Automatically ranking documents is one of the key problems which has been, and is still being tackled in Information Retrieval. The ultimate goal of any IR system is to retrieve and rank documents relevant to a users query.
Putting retrieval to one side, we wish to fairly rank documents over a collection without biasing our results based upon the attributes of a given document. Thus we have devised and developed extensively, many mechanisms for rewarding and penalising document ranks based upon their attributes.
One such attribute we have to normalise documents on is their length, which gives obvious advantages to longer documents over shorter ones. Singhal et al., in their 1996 paper Pivoted Document Length Normalization, give a very nice, concise definition of length normalisation:
"Automatic information retrieval systems have to deal with documents of varying lengths in a text collection. Document length normalization is used to fairly retrieve documents of all lengths."
Let us consider a system which ranks documents that have been retrieved, but does not take into account the length of these documents. We encounter two major flaws in this system's rankings:
1. Term frequencies: in higher length documents, terms will occur more frequently (a document about cars that is three pages long is likely to have more occurrences of the word car than a document of three paragraphs which is also about cars). This will lead to documents of higher length being ranked above those of lower length, even if they are not as relevant.

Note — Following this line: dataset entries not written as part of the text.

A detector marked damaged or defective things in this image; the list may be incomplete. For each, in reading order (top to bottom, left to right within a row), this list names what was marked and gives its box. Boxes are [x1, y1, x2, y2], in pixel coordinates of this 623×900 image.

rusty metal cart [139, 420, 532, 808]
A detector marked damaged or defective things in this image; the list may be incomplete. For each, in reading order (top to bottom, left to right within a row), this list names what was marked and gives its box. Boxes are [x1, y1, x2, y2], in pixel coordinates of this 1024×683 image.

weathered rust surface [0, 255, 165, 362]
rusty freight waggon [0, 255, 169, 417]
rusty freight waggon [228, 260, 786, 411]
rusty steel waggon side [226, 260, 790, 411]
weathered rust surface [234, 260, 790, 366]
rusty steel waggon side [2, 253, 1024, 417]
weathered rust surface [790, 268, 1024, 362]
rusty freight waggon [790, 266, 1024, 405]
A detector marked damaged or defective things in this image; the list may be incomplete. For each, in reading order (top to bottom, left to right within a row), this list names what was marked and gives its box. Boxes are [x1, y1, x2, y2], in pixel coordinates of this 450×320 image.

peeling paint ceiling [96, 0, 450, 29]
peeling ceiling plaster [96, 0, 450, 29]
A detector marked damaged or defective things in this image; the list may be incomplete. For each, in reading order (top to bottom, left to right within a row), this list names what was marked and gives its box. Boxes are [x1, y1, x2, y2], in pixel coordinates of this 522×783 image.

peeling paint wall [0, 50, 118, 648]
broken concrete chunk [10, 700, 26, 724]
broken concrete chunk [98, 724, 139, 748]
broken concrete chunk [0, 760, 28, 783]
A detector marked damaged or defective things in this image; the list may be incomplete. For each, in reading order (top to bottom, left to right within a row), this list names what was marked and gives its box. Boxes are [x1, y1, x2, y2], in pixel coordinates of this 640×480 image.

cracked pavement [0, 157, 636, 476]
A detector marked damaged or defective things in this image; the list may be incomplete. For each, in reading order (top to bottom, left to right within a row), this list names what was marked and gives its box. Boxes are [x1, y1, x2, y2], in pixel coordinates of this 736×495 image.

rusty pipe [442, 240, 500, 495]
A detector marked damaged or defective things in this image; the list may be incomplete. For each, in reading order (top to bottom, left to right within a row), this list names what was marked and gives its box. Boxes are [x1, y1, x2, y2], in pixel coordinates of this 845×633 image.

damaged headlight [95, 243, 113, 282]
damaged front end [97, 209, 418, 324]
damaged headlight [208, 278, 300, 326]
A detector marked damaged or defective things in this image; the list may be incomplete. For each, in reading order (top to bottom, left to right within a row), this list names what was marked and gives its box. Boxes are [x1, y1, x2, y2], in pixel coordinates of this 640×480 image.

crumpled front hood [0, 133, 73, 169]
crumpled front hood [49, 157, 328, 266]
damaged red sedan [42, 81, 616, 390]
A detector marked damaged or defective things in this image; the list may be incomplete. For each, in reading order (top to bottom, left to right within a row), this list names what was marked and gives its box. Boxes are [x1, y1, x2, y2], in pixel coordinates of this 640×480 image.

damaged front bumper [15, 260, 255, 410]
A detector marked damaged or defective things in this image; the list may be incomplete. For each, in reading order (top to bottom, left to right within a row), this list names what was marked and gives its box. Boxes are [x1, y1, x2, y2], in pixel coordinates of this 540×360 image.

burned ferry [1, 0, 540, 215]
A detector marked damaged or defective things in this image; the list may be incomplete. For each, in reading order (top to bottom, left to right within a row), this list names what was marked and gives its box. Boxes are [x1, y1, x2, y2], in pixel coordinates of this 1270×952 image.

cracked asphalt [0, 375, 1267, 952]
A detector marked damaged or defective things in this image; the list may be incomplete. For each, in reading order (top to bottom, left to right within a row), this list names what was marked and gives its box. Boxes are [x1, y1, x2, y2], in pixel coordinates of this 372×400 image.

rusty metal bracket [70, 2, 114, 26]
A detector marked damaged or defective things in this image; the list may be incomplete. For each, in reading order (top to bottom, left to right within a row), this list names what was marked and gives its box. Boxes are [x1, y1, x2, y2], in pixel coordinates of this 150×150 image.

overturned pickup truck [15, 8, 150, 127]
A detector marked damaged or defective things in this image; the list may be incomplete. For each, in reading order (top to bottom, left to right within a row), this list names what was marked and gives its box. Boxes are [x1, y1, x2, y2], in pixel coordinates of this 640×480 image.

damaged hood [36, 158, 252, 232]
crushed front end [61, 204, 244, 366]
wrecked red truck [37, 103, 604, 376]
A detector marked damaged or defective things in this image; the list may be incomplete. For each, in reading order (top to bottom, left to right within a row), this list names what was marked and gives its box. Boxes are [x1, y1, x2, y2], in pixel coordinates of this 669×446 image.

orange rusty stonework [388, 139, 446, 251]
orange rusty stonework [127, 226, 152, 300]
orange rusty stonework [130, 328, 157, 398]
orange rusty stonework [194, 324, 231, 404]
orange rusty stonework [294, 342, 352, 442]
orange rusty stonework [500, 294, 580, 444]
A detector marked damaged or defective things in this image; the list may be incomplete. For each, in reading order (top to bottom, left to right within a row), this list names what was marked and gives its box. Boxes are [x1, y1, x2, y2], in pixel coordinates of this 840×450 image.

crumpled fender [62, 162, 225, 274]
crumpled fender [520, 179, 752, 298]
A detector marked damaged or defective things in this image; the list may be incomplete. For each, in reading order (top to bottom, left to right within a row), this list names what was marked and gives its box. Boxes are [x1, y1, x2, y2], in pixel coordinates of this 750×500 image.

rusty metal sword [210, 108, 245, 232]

2. Term appearances: longer documents contain more noise, that is they are more likely to contain other terms due to their length rather than their contribution to what the document is about. This leads to higher length documents matching a larger set of queries, and being ranked high where they may not be relevant.
Fixing through normalisation
We need to be able to counter these two problems. We do this through normalising the length of documents when we rank them. This causes us to (1) give a more balanced rating based upon the number of length normalised times a term appears in a document, and (2) cut out the noise elements from a document that are not likely to reflect upon it's actual content.